Anti-Racism White Privilege Symposium Reflection

02/15/2022 11:20 am

Several sisters and partners in mission on staff attended the La Crosse White Privilege Symposium either virtually or in-person at the La Crosse Center Dec. 3-4, 2021. We invited attendees to reflect on their experience and have included Sister Maria Friedman's reflection below:

By Sister Maria Friedman

For any event I have an immediate reaction and then something that lingers.

The first night I was impressed with the 600 people registered – some in person, some online, 600 people wanting to assess their experience of white privilege. That was heartening. The next day there was keynoter #2, Jasiri X. I’m not interested in rappers, I said to myself. He turned out to be my favorite keynoter.

Now I look at what images from the conference remain. What sticks with me? I am aware of two striking truths.

#1: A person who is not included experiences deep pain. It isn’t that people are mean – though there is plenty of that – but to not include people in activities, to not invite them in, often causes them – in this case minority persons – to feel like outsiders – forever. One speaker talked of minority people saying to one another, “Why don’t white people care (about our suffering)?” That struck me.

#2: White people and minorities approach racism differently: When white people talk about race it comes from their heads, one speaker said; when minorities talk about race it’s what is in their hearts.

The overall message for me was the pain that minority people experience.

What I want to remember is always to include the outsider. It may be a person of another nationality, race, color or culture. I want to become conscious of the “outsider” in any situation and do what I can to insure s/he feels welcome. I’m not with that many people who seem “other”; I can use situations I have but I want to look for opportunities to be with “the other” in hopes of increasing my sensitivity.

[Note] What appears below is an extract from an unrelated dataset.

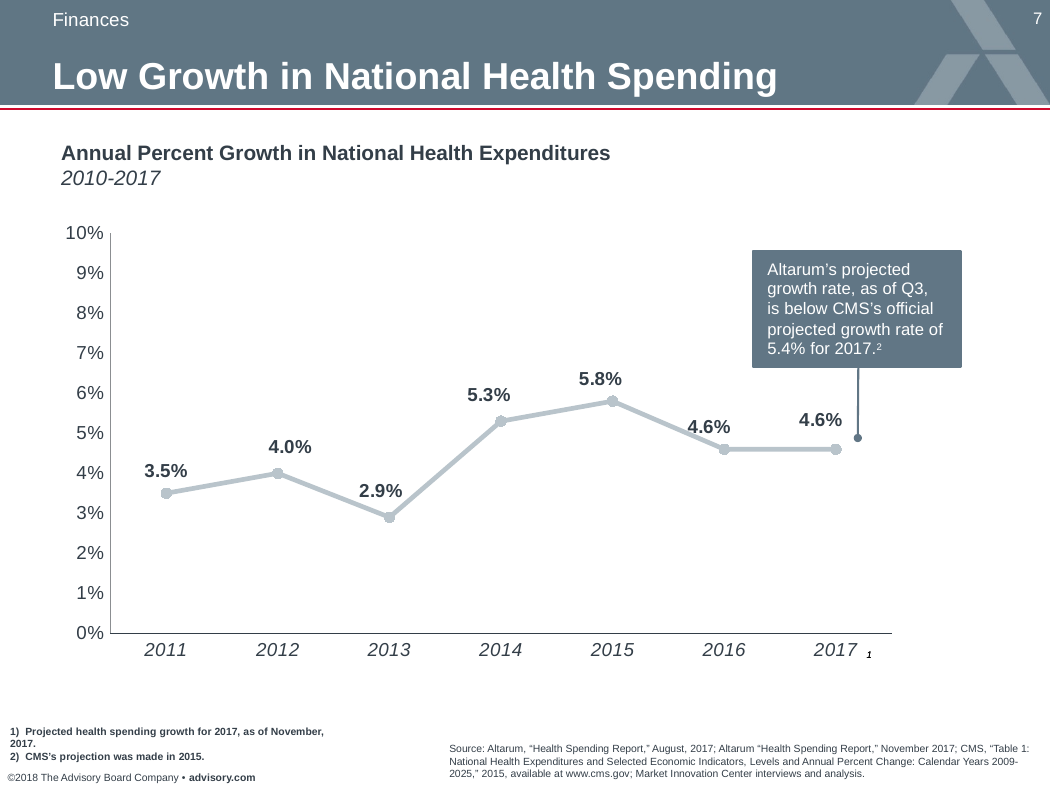
Which year has the lowest annual percent growth in national health expenditures? 2013 How many years are plotted on the chart? 7 Which year had higher growth, 2012 or 2014? 2014 What is the difference in percent growth between 2015 and 2016? 1.2% What is the annual percent growth in national health expenditures for 2013? 2.9% What kind of chart is shown on the slide? line chart Is the value for 2011 greater or less than 4%? less What is the annual percent growth in national health expenditures for 2015? 5.8% What is the title of the chart? Annual Percent Growth in National Health Expenditures What is the projected annual percent growth for 2017? 4.6% Which year has the highest annual percent growth in national health expenditures? 2015 Did the growth rate rise or fall from 2013 to 2015? rise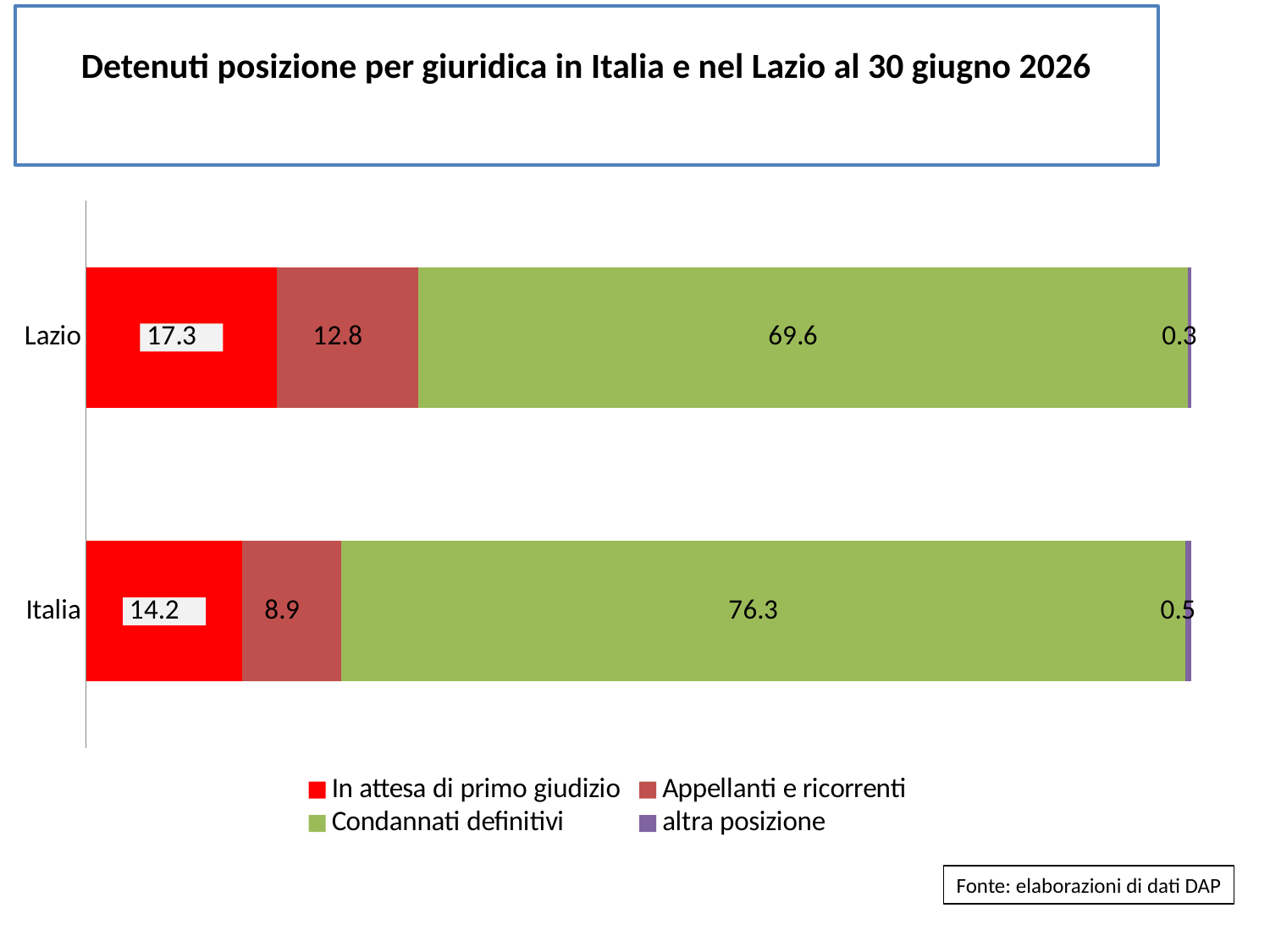
How many categories (bars) are shown in the chart? 2 What is the value for 'In attesa di primo giudizio' in Lazio? 17.3 What kind of chart is shown on the slide? Stacked bar chart How many series does the legend list? 4 What is the total of the Lazio stacked bar? 100 What is the value for 'altra posizione' in Italia? 0.5 Which series has the smallest value in the Lazio bar? altra posizione What is the value for 'Appellanti e ricorrenti' in Lazio? 12.8 What is the value for 'Condannati definitivi' in Italia? 76.3 Which series has the largest value in the Italia bar? Condannati definitivi Which has a larger value for 'In attesa di primo giudizio', Lazio or Italia? Lazio What is the difference between the 'Condannati definitivi' values for Italia and Lazio? 6.7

I can practice inclusion in all my life experience, not only in racial situations. If I am with five nuns and a layperson, what do I do to help the layperson feel welcomed and part of the group?  Or four senior citizens and a recent college grad? Four veteran employees and one new to the job.

I want to become deeply conscious of “the other.”

Someone said to me once: “I was a military recruiter and the military likes to push service to country, the flag, the people and blah blah blah. The reality is that you are there for the soldiers next to you, for their security, survival, friendship and life.”

I like that. I am here for the person next to me, all the people next to me – for their security, survival, friendship and life.

I hope to implement this – at least a bit – in my life.